The task
All lines from the one with "order: Diprotodontia" to the end of the data: return those exactly, and only those.

Stored data entries

....

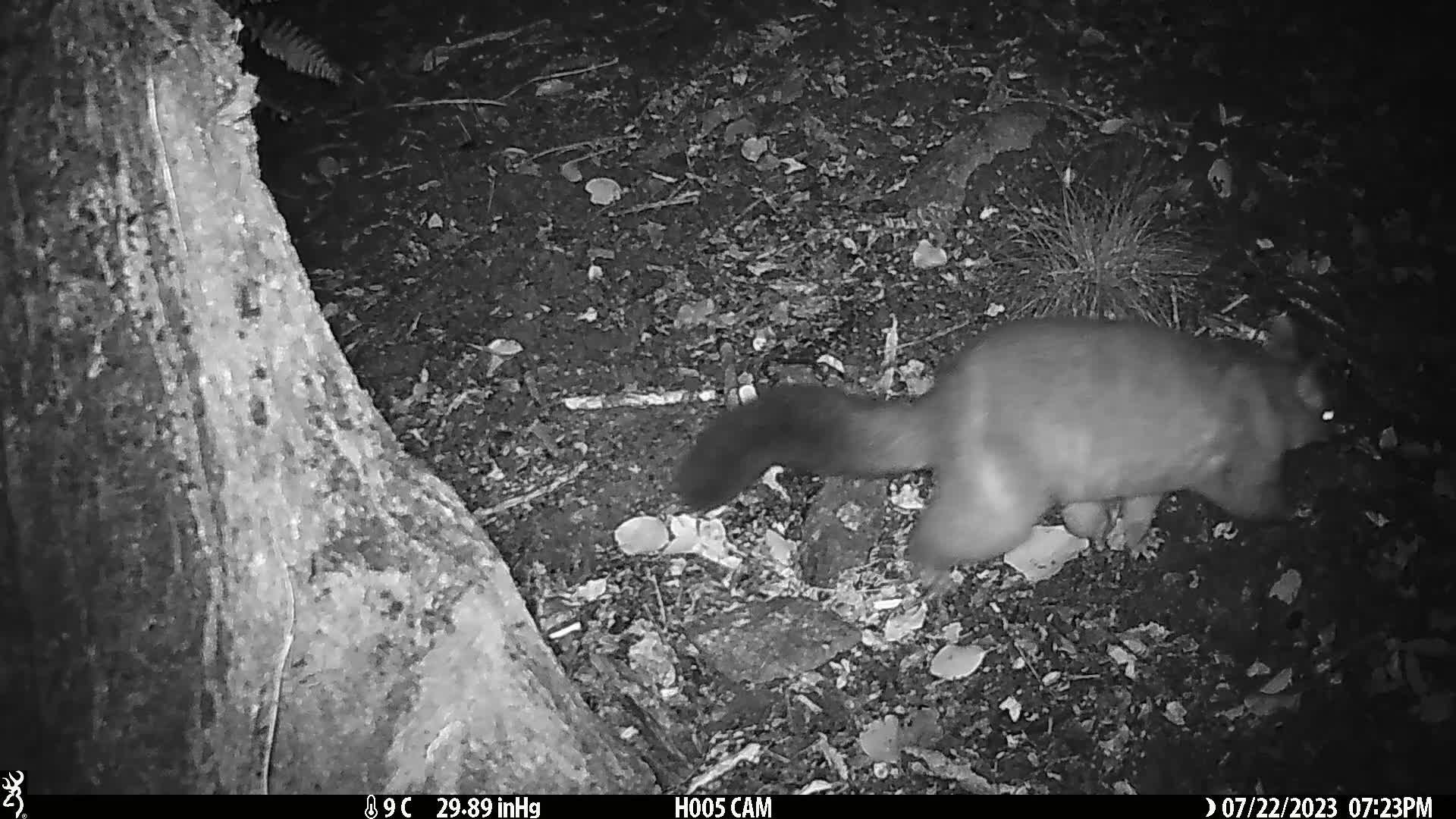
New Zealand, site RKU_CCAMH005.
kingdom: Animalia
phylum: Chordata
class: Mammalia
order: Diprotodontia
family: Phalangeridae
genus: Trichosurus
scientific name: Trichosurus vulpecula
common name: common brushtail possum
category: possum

....

Answer space
order: Diprotodontia
family: Phalangeridae
genus: Trichosurus
scientific name: Trichosurus vulpecula
common name: common brushtail possum
category: possum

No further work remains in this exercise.